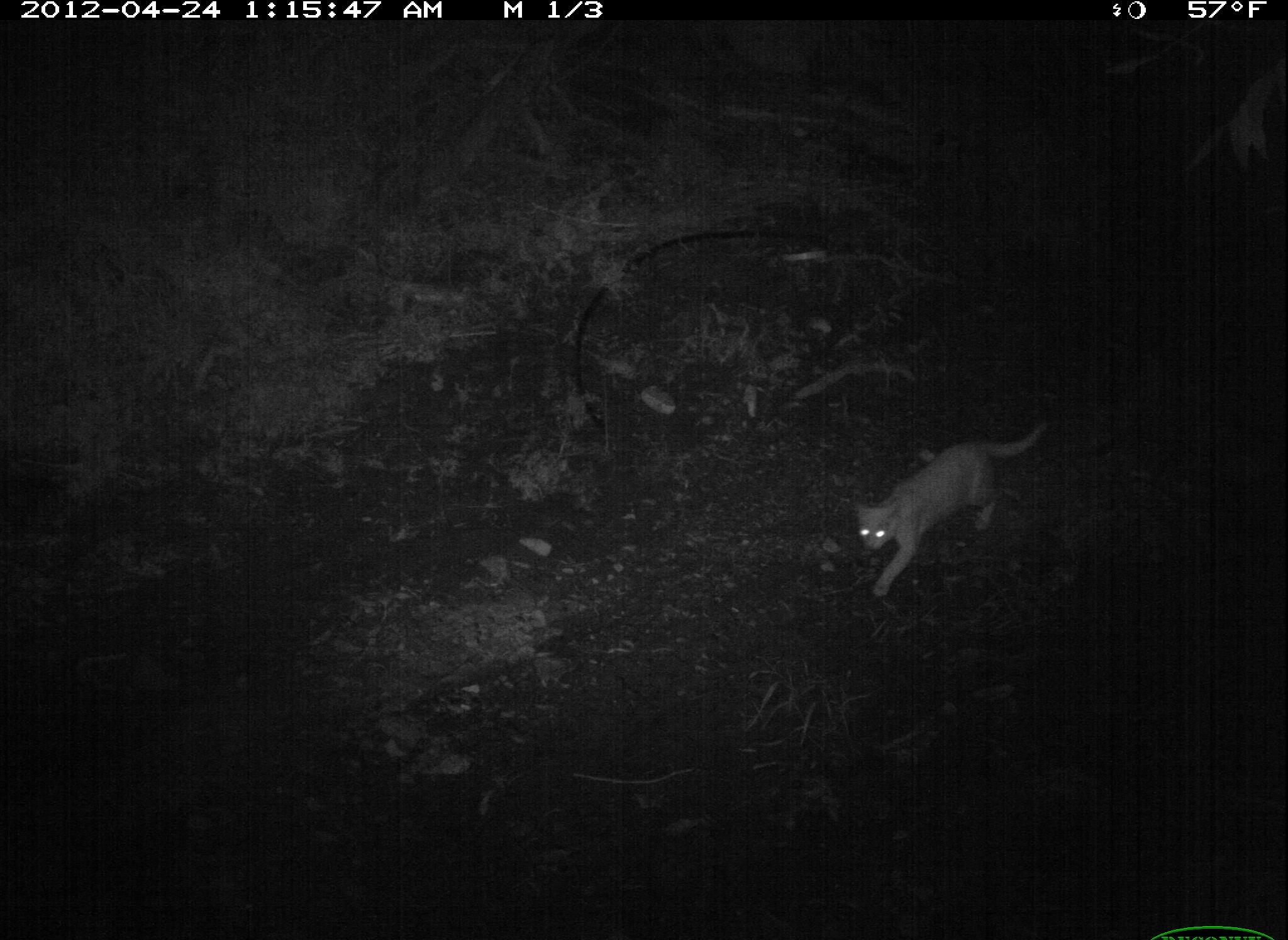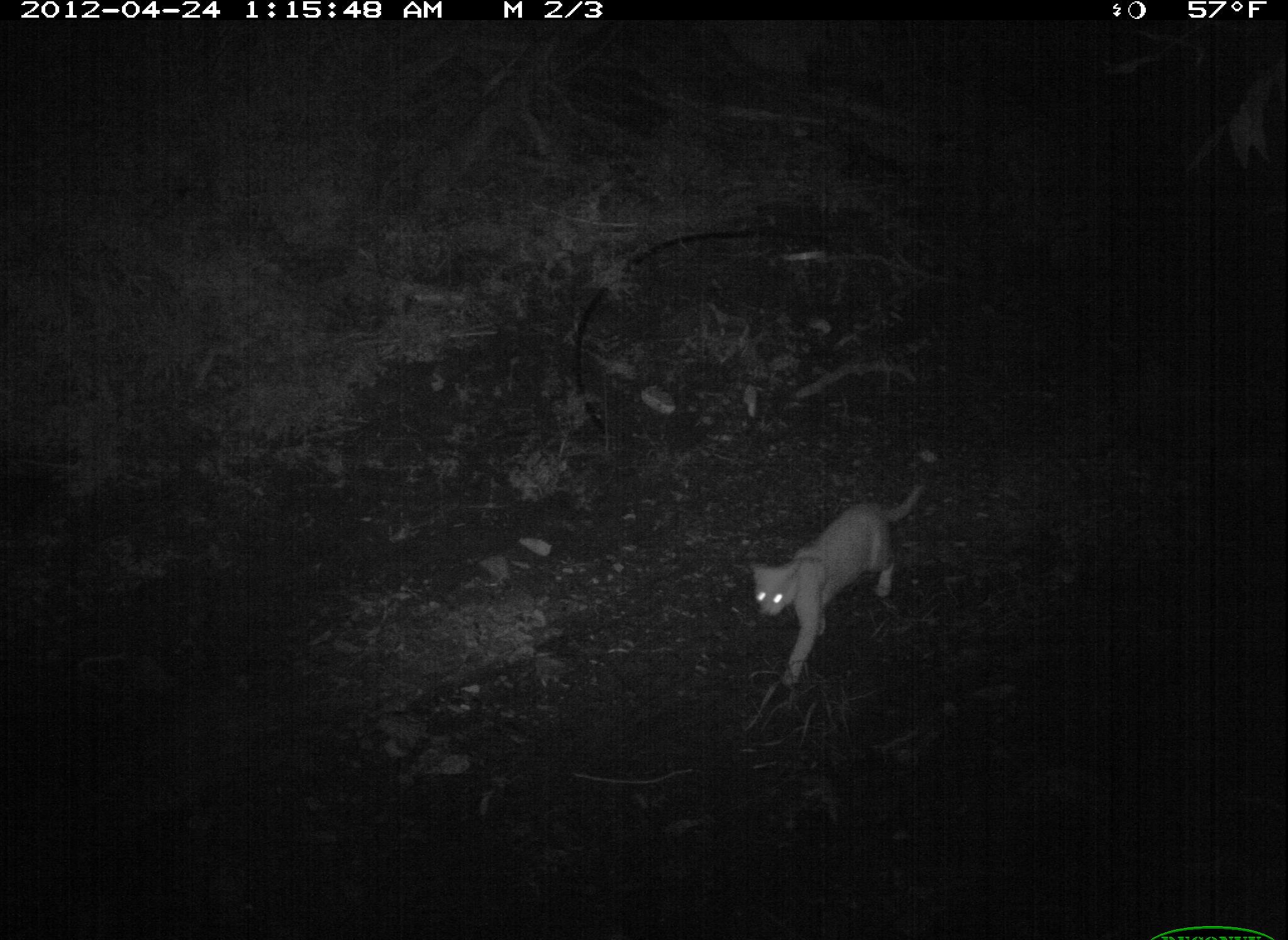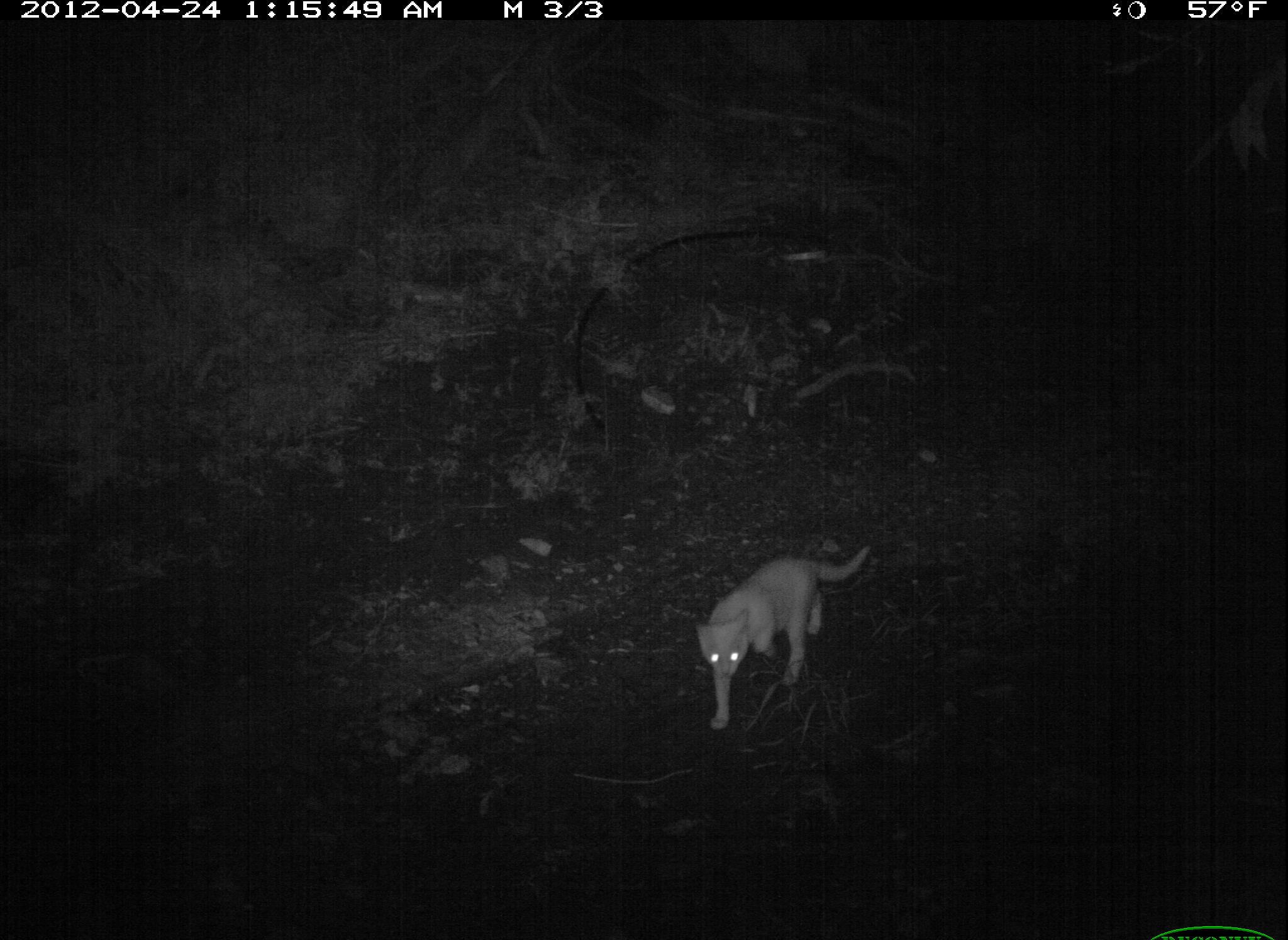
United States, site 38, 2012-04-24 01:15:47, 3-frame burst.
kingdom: Animalia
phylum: Chordata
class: Mammalia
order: Carnivora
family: Felidae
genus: Felis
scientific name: Felis catus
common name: cat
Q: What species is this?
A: Cat (Felis catus).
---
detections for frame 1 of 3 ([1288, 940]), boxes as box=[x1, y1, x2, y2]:
cat: box=[836, 410, 1066, 600]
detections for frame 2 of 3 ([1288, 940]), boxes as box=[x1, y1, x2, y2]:
cat: box=[739, 470, 934, 697]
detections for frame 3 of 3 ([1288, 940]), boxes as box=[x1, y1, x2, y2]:
cat: box=[676, 520, 908, 733]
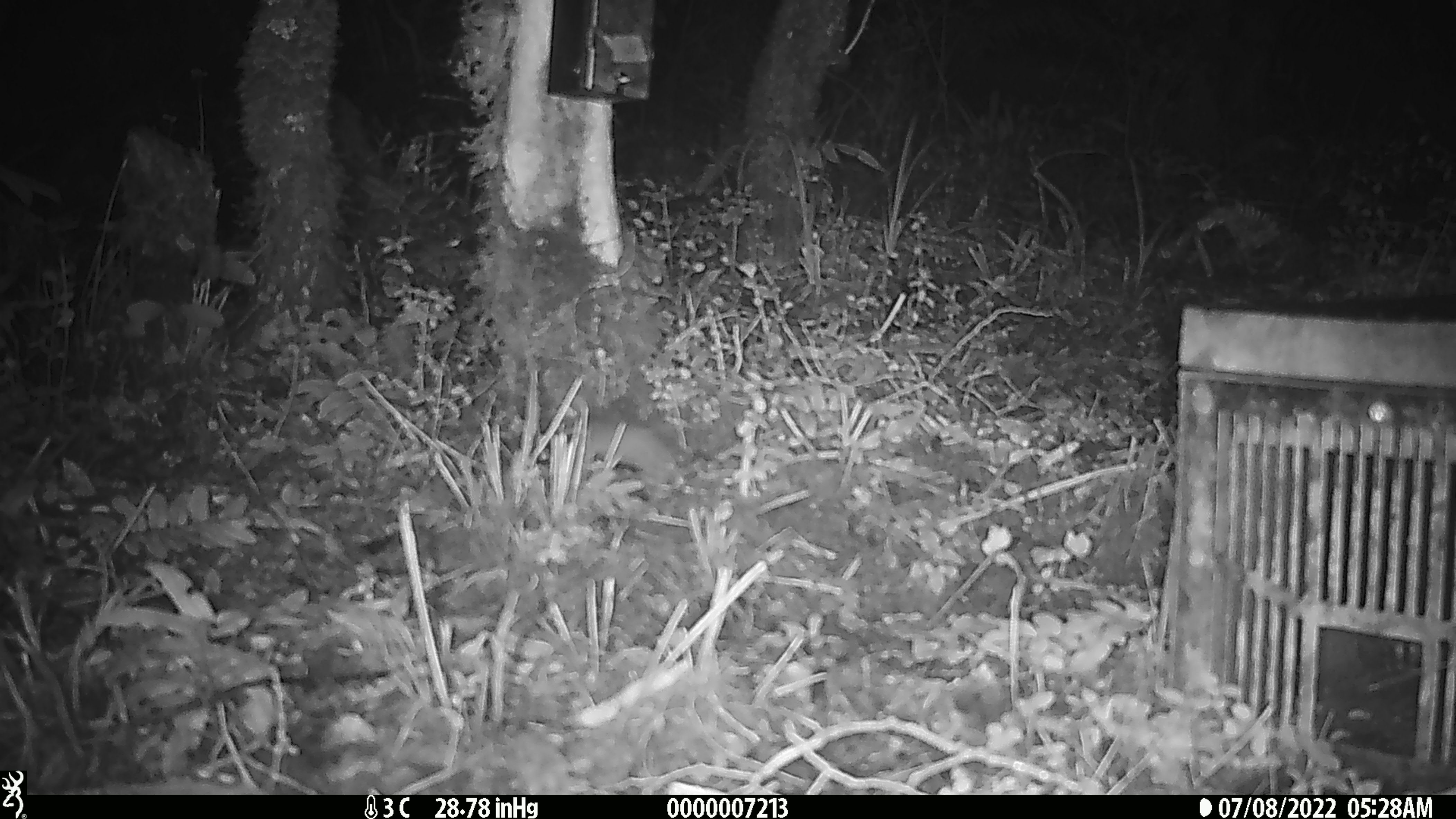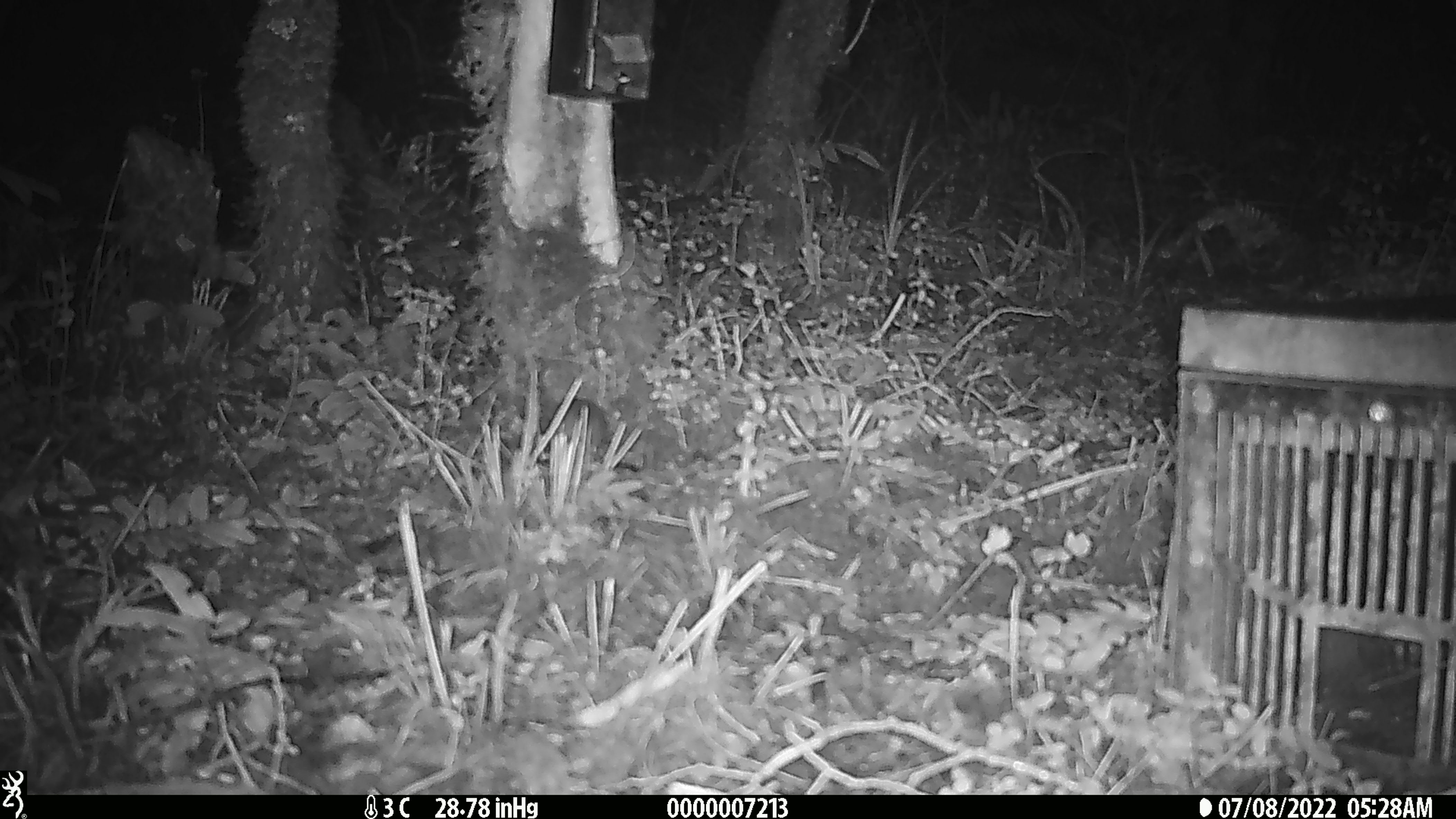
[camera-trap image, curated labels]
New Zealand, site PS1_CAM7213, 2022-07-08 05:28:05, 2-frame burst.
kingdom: Animalia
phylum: Chordata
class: Mammalia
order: Rodentia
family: Muridae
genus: Mus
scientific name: Mus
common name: mouse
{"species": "mouse (Mus)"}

**WHAT IS EXPECTED**
Beginning with the line that contains "detections for frame 3", repeat every remaining line of the data exactly, the last line included, and omit pictures.

**TASK RESPONSE**
detections for frame 3 of 3 ([1288, 940]), boxes as box=[x1, y1, x2, y2]:
cat: box=[676, 520, 908, 733]
[camera-trap image, curated labels]
New Zealand, site PS1_CAM7213, 2022-07-08 05:28:05, 2-frame burst.
kingdom: Animalia
phylum: Chordata
class: Mammalia
order: Rodentia
family: Muridae
genus: Mus
scientific name: Mus
common name: mouse
{"species": "mouse (Mus)"}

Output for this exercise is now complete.